The ESPN headline flummoxed me.
“Jovan Belcher kills girlfriend, himself”
Authorities did not release a possible motive for the murder-suicide, though police said that Belcher and his girlfriend, 22-year-old Kasandra M. Perkins, had been arguing recently. The two of them have an infant child.
Belcher thanked general manager Scott Pioli and coach Romeo Crennel before shooting himself in the parking lot of the team’s practice facility, police spokesman Darin Snapp said. Police had locked it down by midmorning and reporters were confined to the street just outside the gates.”
But underlining this misfortune, in the liner notes of the tweets and commentaries is the glaring spotlight of judgment.
“Jovan was too rich and talented to be depressed.”
“What would possess someone to do this?”
I am rattled.
The stigma of mental illness is the burden in the healing.

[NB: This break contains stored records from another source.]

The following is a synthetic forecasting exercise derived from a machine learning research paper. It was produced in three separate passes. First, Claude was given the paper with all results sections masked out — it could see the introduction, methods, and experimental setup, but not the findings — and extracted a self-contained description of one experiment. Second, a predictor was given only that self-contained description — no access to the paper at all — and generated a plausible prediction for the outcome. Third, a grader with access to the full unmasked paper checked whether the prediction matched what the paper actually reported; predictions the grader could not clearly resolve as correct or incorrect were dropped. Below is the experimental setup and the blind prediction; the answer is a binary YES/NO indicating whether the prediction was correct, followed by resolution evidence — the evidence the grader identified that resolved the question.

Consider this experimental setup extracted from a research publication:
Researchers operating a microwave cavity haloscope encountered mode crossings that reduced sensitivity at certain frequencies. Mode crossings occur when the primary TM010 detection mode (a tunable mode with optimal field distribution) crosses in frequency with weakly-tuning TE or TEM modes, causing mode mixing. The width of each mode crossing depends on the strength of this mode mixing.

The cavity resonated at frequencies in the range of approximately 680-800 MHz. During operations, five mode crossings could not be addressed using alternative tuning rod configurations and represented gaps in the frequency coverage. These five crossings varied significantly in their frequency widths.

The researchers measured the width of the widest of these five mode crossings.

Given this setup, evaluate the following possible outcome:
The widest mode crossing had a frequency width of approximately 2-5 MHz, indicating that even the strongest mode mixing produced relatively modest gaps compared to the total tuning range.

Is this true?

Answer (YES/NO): NO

I buried Agoraphobia in a closet, behind a 4.0, writing accolades, prospering friendships and bold-hued wedges to escape the shame. Behind the potential is the illness.
And potential is overwhelming. We may never know what triggered Jovan Belcher on this December 1, but as the details emerge, let’s be sure of two concrete things:
1) We are reporting facts in a manner that is respectful to the souls lost and their families.
2) We are deferring judgment.
Mental illness is not one-dimensional. It is not as it is depicted in movies and on intriguing episodes of Law & Order. So before we list Belcher’s accomplishments and wonder how a man with so much promise would shorten his legacy, breathe, pause and rethink that tweet or comment on ESPN’s website.
All I ask is that we collectively pause before spewing rhetoric, judgment or plain ol’ unadulterated ignorance.